Friday, December 7, 2012

Why Do We Educate People?

Al Mohler published a blog article recently about the inequality of families with good parents versus bad parents:

President Hollande wants to end homework in order to level the playing field for the nation’s students. As France 24 reports, Hollande told an audience at The Sorbonne, “An education program is, by definition, a societal program. Work should be done at school, rather than at home.”
He went on to explain that it was unfair for students with parents who are engaged with their schoolwork to gain an educational advantage over others, whose parents do not offer such support.

Dr. Mohler points out correctly that good parents are important for their children, even beyond the quality of education that they receive.

However, I want to take this in a different direction.
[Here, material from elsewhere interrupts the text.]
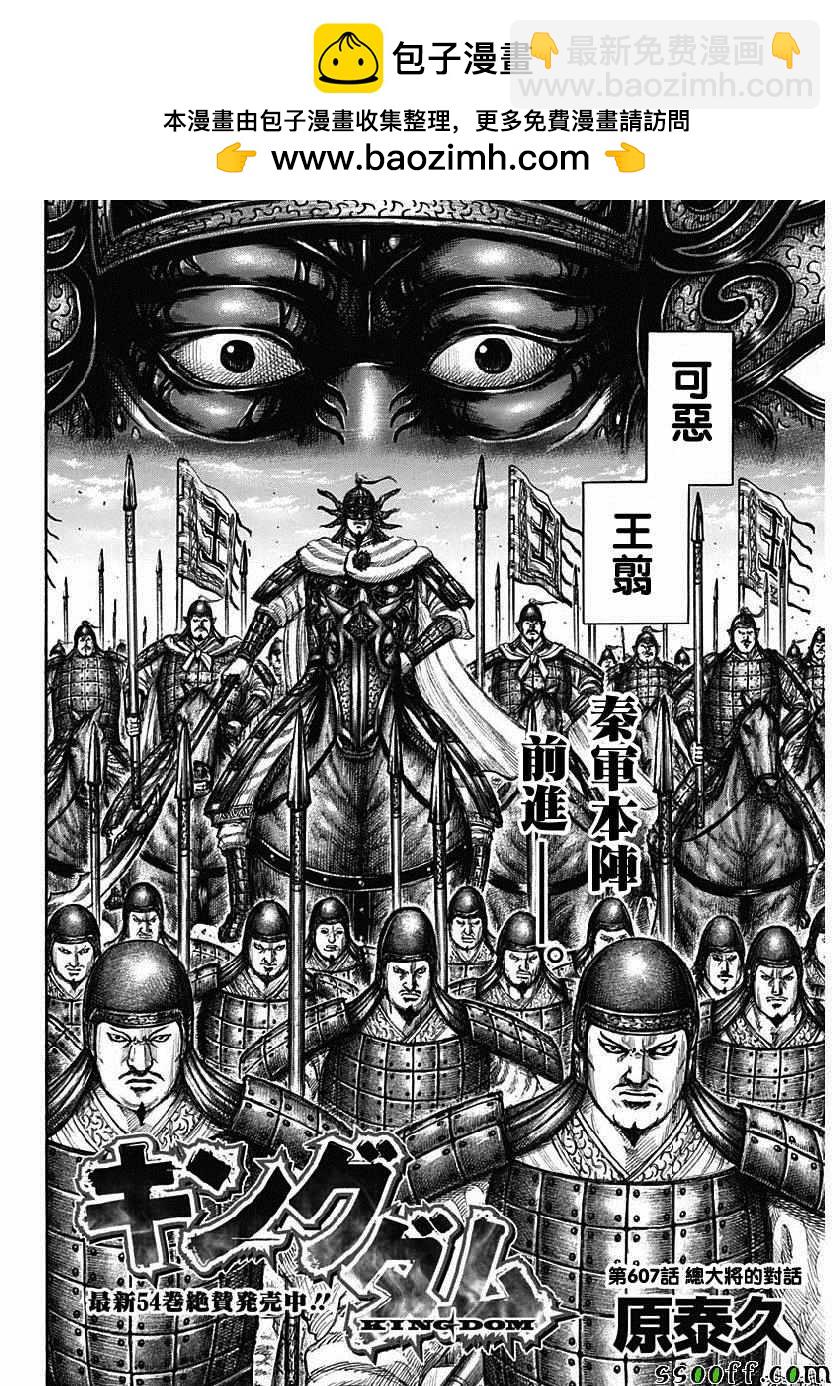 🍘王者天下 第607话 第2页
Dr. Mohler, in summing up President Hollande's statements, points out that it is "unfair for students with parents who are engaged with their schoolwork to gain an educational advantage over others." (emphasis mine) The implication is that education is a matter of competition. In this view, the goal of education is to do better than others so that you can help yourself.
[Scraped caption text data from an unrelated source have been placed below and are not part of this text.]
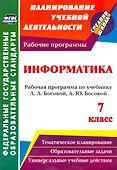 Информатика. 7 класс. Рабочая программа по учебнику Л.Л. Босовой, А.Ю. Босовой. ФГОС - 0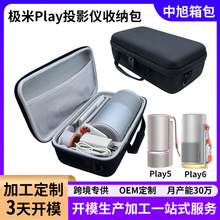 �m�ØO��Play5/6/6eͶӰ�x����EVA�ռ{��������MOGO 3/4Pro�ռ{��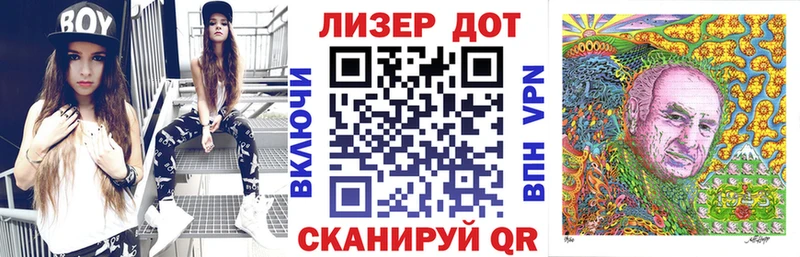 Марки 25I-NBOMe 1,8мг Барабинск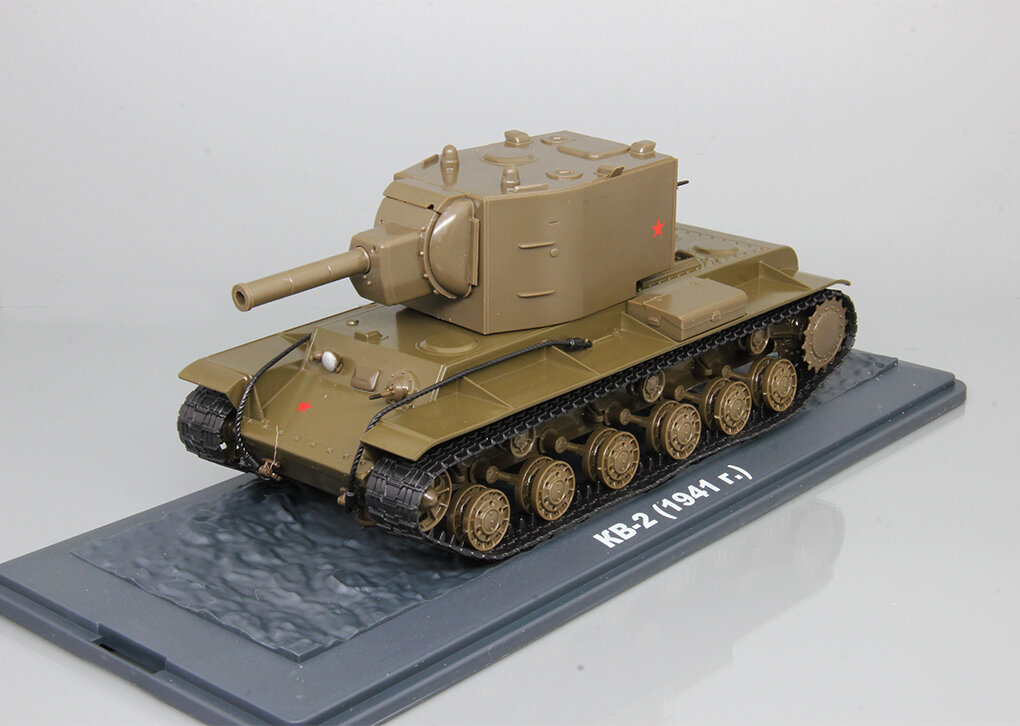 Масштабная модель 1/43, танк КВ-2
My understanding of education has always been that the goal is for each student to do better at the end of any course of study than what they did at the beginning. In other words, the goal of education is a personal struggle against ignorance.

But that's not and end in itself. There's a larger goal. While we improve ourselves the goal is to contribute positively to society thereby helping others, not defeating them.

An observation I've often made is that it seems more acceptable to tout some talents than others. For example, it seems relatively acceptable for a good leader to say, "I'm good at leadership." But one talent it seems particularly unacceptable to tout is intelligence. If someone says, "I'm exceptionally intelligent," he or she is quickly labeled arrogant. The fact is that some people have a natural predisposition to great intelligence. For some reason people don't think that's fair. And this doesn't figure into President Hollande's idea for a "level playing field."

But this betrays the fact that it is fairly common to think of education, not as a benefit to society, but a benefit to individuals over others. The reason is because many people use greater academic achievement not primarily for the betterment of society, but for their own advancement in society. What most in secular society will ignore is that this is precisely evidence that people are basically evil.

So what are Christians to do?

First, we must recognize the God-given responsibility we have to train up our own children.

Second, we must vie to help them get the best education possible with the goal not of improving their own status, but for contributing positively to society, particularly in the fulfillment of the Great Commission.

So we have to stop looking at education as the means for achieving the best life for ourselves on this earth ans start looking at it as a means for drawing us closer to God by using our talents to help other people.